§ **What the task asks**
Can you output every one of the entries below word for word, changing nothing?

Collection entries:
________________________

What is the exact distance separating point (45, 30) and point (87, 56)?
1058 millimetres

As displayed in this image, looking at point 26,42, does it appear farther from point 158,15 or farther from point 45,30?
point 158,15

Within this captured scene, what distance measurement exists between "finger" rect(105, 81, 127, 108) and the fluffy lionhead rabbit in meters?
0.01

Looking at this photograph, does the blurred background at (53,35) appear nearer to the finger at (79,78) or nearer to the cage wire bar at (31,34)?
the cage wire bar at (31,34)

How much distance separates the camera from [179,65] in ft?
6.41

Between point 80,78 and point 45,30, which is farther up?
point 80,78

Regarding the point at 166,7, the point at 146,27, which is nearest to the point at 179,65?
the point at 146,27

________________________

§ **Response to the task**
What is the exact distance separating point (45, 30) and point (87, 56)?
1058 millimetres

As displayed in this image, looking at point 26,42, does it appear farther from point 158,15 or farther from point 45,30?
point 158,15

Within this captured scene, what distance measurement exists between "finger" rect(105, 81, 127, 108) and the fluffy lionhead rabbit in meters?
0.01

Looking at this photograph, does the blurred background at (53,35) appear nearer to the finger at (79,78) or nearer to the cage wire bar at (31,34)?
the cage wire bar at (31,34)

How much distance separates the camera from [179,65] in ft?
6.41

Between point 80,78 and point 45,30, which is farther up?
point 80,78

Regarding the point at 166,7, the point at 146,27, which is nearest to the point at 179,65?
the point at 146,27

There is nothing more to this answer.